Малком перевел взгляд с рисунка на цветок и снова посмотрела на рисунок. Он бы этого не сказал, однако тут же согласился:

– Ну хорошо, именно эта маргаритка. Натали звонко рассмеялась:

– Неужели вы не видите? Посмотрите вот сюда. И сюда. Она показала на скромный цветок. Один лепесток у него был наполовину оторван, а стебель в одном месте надломан, как будто кто-то сгибал несчастное растение, пока не сломал его. И Сара с удивительной точностью и тщательностью выписала и оторванный лепесток, и надломанный стебелек. Малком был поражен. Его дочурка, оказывается, замечает такие детали, на которые он, взрослый человек, не обратил внимания, – детали, отличающие именно этот цветок от его многочисленных собратьев. И внезапно Малком испытал гордость за свою девочку. Может быть, тут особенно и нечем гордиться, запоздало подумал он, и в то же время Малком ничего не мог с собой поделать: гордость переполняла его сердце.

– Ты очень хорошо нарисовала, Сара, – похвалила девочку Натали, коснувшись ее плеча.

Сара, отложив карандаш, робко улыбнулась Натали:

– Я люблю рисовать.

В дверях, ведущих в спальню девочки, появилась миссис Бигалоу.

– Простите, – тихо сказала она, – для Сары приготовлен ленч.

– В таком случае она должна его съесть, – произнес Малком. – Мисс Уиттакер, не пройдете ли вы со мной на веранду?

Натали взглянула на него слегка удивленно.

– Конечно, милорд.

Он предложил ей руку, и она, опершись на нее, спустилась с ним по ступенькам и вышла на веранду, где в дальнем тенистом ее конце уже стоял накрытый на двоих стол. Не забыть бы поблагодарить миссис Ховотч, подумал Малком, стол накрыт изысканно, а еда на вид такая вкусная, что ее так и хочется отведать.

– Пикник! – радостно воскликнула Натали при виде стола. – Это нынче модно!

Улыбнувшись, Малком помог ей сесть.

– Если уж строго следовать моде, то мы должны были сидеть на траве. Однако я вовсе не собирался этого делать, мне просто хотелось побыть с вами вдвоем. И я подумал, что вы отклоните приглашение пообедать со мной в столовой.

Натали рассмеялась.

– Совершенно верно, – согласилась она, усаживаясь на стул. – Хотя не понимаю, почему вы сомневаетесь в своей способности меня уговорить. До сих пор для вас не составляло никакого труда уговорить меня совершать самые немыслимые поступки.

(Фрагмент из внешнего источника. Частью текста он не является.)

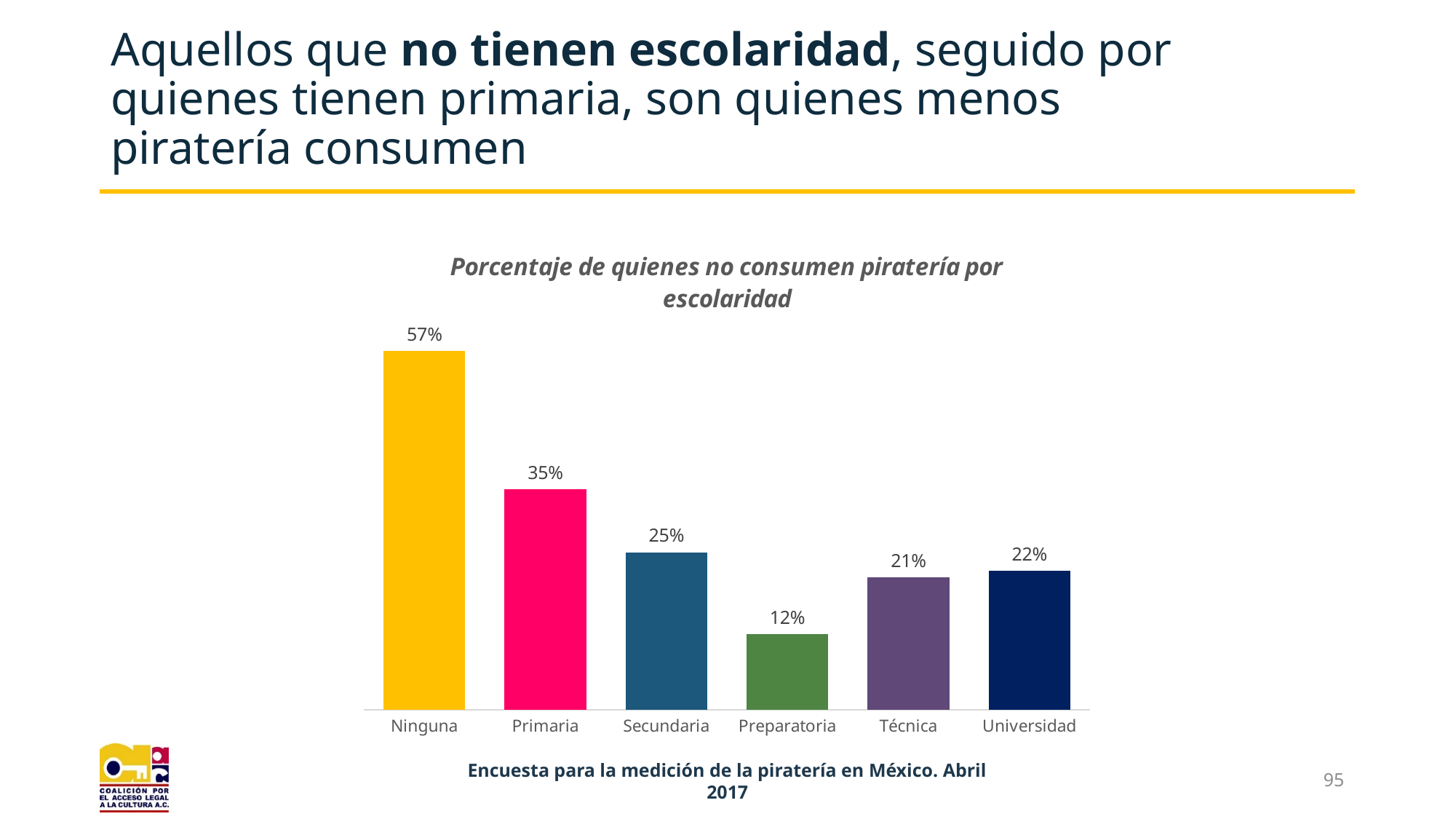
What is the value for Preparatoria? 12% What is the difference between the values for Ninguna and Primaria? 22% Which category has the highest value? Ninguna What is the difference between the values for Secundaria and Técnica? 4% What is the value for Ninguna? 57% What is the value for Primaria? 35% How many categories are shown on the x axis? 6 What kind of chart is shown on the slide? Bar chart What is the value for Universidad? 22% Which is larger, the value for Secundaria or the value for Universidad? Secundaria What is the title of the chart? Porcentaje de quienes no consumen piratería por escolaridad Which category has the lowest value? Preparatoria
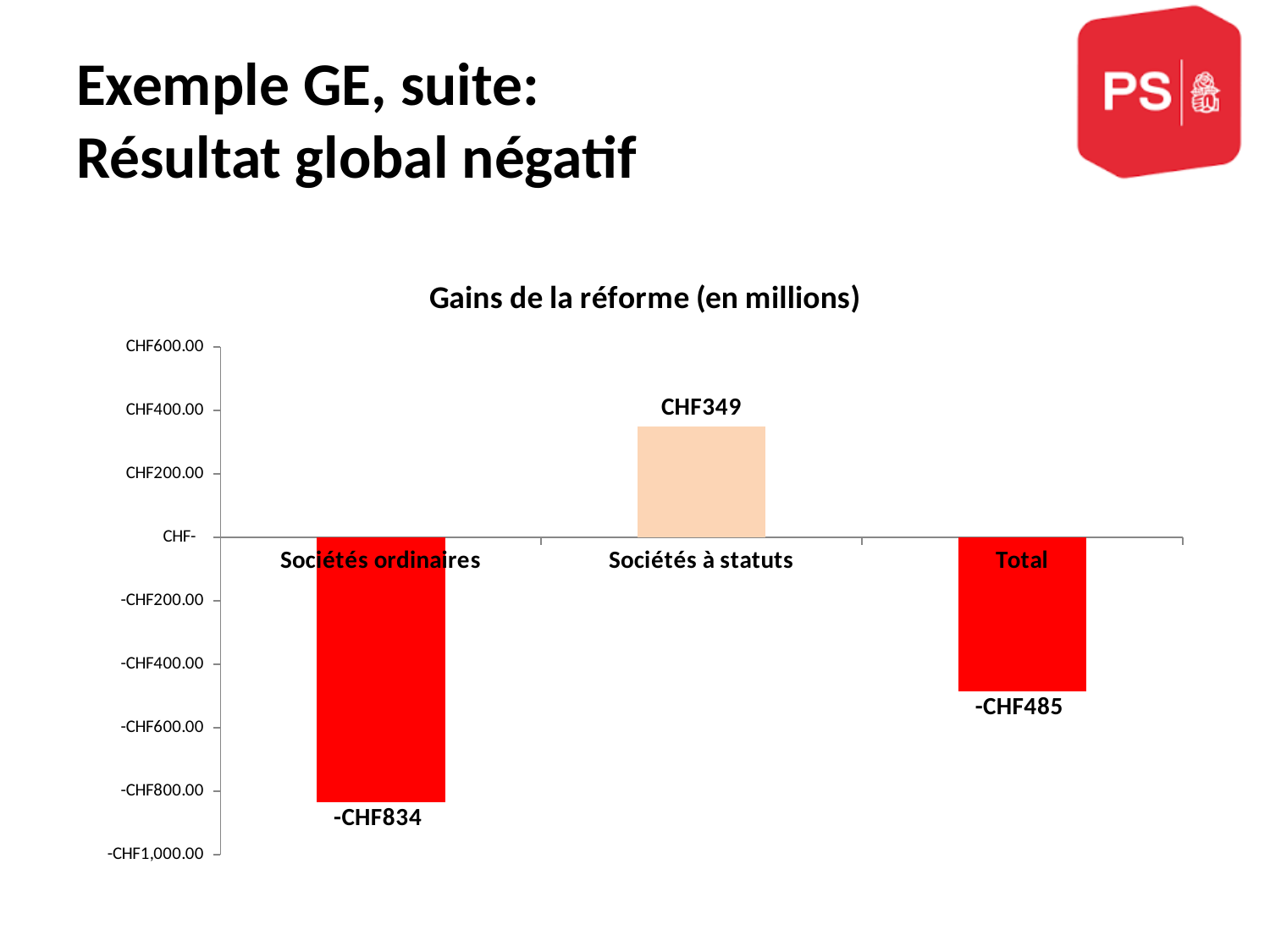
Which is larger, the value for Sociétés ordinaires or the value for Total? Total What kind of chart is shown on the slide? bar chart What is the difference between the values for Sociétés à statuts and Total? CHF834 Is the value for Sociétés à statuts greater or less than CHF400.00? less Which category has the highest value? Sociétés à statuts What colour is the bar for Sociétés à statuts? light orange What is the value for Sociétés ordinaires? -CHF834 What is the value for Total? -CHF485 What is the value for Sociétés à statuts? CHF349 What is the title of the chart? Gains de la réforme (en millions) How many categories are shown in the chart? 3 Which category has the lowest value? Sociétés ordinaires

– Я боялся, что удача от меня отвернется.

– Понятно. Очень предусмотрительно с вашей стороны. – Глаза ее сверкнули. – Как вам, должно быть, известно, девиц учат не оставаться с неженатыми мужчинами за закрытыми дверями.

– Это я знаю. – Он уселся напротив и взял салфетку. – Теперь, когда я разоружил вас тем, что заставил выйти из дома, расскажите мне, как прошло ваше утро.

Глаза Натали радостно вспыхнули.

– Я так довольна вашей Сарой! – с восторгом заявила она.

И принялась с энтузиазмом рассказывать о достижениях девочки. Опасаясь испытать разочарование – а он не сомневался, что испытает его, – Малком откинулся на спинку стула и внимательно слушал, не сводя глаз с ее выразительного лица.

Он ожидал, что она станет хвалить Сару, просто потому, что считала своей обязанностью выискать в ребенке хоть что-то положительное. Однако Натали, судя по всему, руководствовалась вовсе не этими соображениями. Перечисляя все факты, свидетельствующие, по ее мнению, об остром уме и творческих способностях Сары, загибая при этом пальцы, она прямо светилась радостью. Малком не уловил ни одной фальшивой нотки, не услышал ни одного уклончивого замечания. Натали хвалила его дочь щедро и искренне. Это было похоже на чудо. Он слушал ее, и душу заполняло счастье.